= Friedrich Lutz =

Friedrich Lutz (22 February 1852 in Heidenheim - 14 May 1918 in Oettingen) was a German politician, Bavarian brewery owner, and farmer. He was mayor (bürgermeister) of Heidenheim, a member of the Bavarian Landtag and a member of the German Reichstag.

==Early life==
Lutz was the son of the brewery owner Gerhard Andreas Lutz and his wife Margaret, née Müller. He attended a trade school and on 9 August 1881, he married Sophia Maria Herrmann from Heidenheim. By then he was the managing director of his parents' brewery business. He became involved in politics first as a member of the District Council Committee, then as Chairman of the District Agricultural Association. In 1885 Lutz was one of the founders and first chairman of the Central Franconian Peasant Association (Mittelfränkischen Bauernvereins), a conservative organization, but one which worked occasionally with the more liberal Bavarian Farmers' League (Bayerischen Bauernbund) on rural and agricultural issues. Lutz was a member of the Conservative Party (DKP) and the Agrarian League (Bund der Landwirte). In the 1890s, he was one of the main actors of the conservatively oriented Agrarian League.

==Political posts==
From 1890 to 1898 he was a member of the German Reichstag for the electoral district of Middle Franconia 5 (Dinkelsbühl, Gunzenhausen, and Feuchtwangen). From 1887 to 1905 he was also a Conservative Party member in the Landtag of Bavaria (Bavarian Assembly), from the constituency of Nördlingen in Swabia. Beginning with the 1902 election, Lutz sought and gained the support of the Bavarian Farmers' League. In 1904 Lutz broke with the Conservative Party leadership over the issue of electoral reform for the Bavarian Landtag. In the state elections in 1905 he ran as a Centre Party member with Bavarian Farmers' League support, but lost. He retired for a few years from the business of politics. In 1912 Lutz returned to politics and ran for the Nordlingen seat in the Bavarian Landtag with the support of the Bavarian Farmers' League. He retained that seat until his death in 1918.

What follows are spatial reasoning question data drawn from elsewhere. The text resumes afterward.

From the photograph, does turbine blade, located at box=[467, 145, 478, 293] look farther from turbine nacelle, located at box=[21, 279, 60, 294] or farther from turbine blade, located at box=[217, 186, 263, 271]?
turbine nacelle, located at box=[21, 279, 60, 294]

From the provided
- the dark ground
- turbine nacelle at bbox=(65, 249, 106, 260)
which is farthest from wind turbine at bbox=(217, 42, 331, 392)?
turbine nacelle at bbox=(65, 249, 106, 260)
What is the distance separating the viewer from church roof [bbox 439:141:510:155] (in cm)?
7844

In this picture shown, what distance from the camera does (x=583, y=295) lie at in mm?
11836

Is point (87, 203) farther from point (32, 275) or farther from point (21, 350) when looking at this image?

==Policies and philosophy==
Lutz was of the view that the emerging commodity and futures markets operated at the expense of farmers and the middle class and therefore called for a tax on such activity in order to decease its incidence. He also supported protectionist import tariffs, and increased inspection and quality controls on import food stuffs.

Lutz also took an antisemitic position consistent with his roots. A frequent target of his antisemitic verbal attacks was the department store owner Oscar Tietz. Among other things, Lutz called for a boycott of Jewish businesses.

==Life's end==
About 1912 Lutz sold the brewery in Heidenheim and moved to Oettingen, where he died 14 May 1918.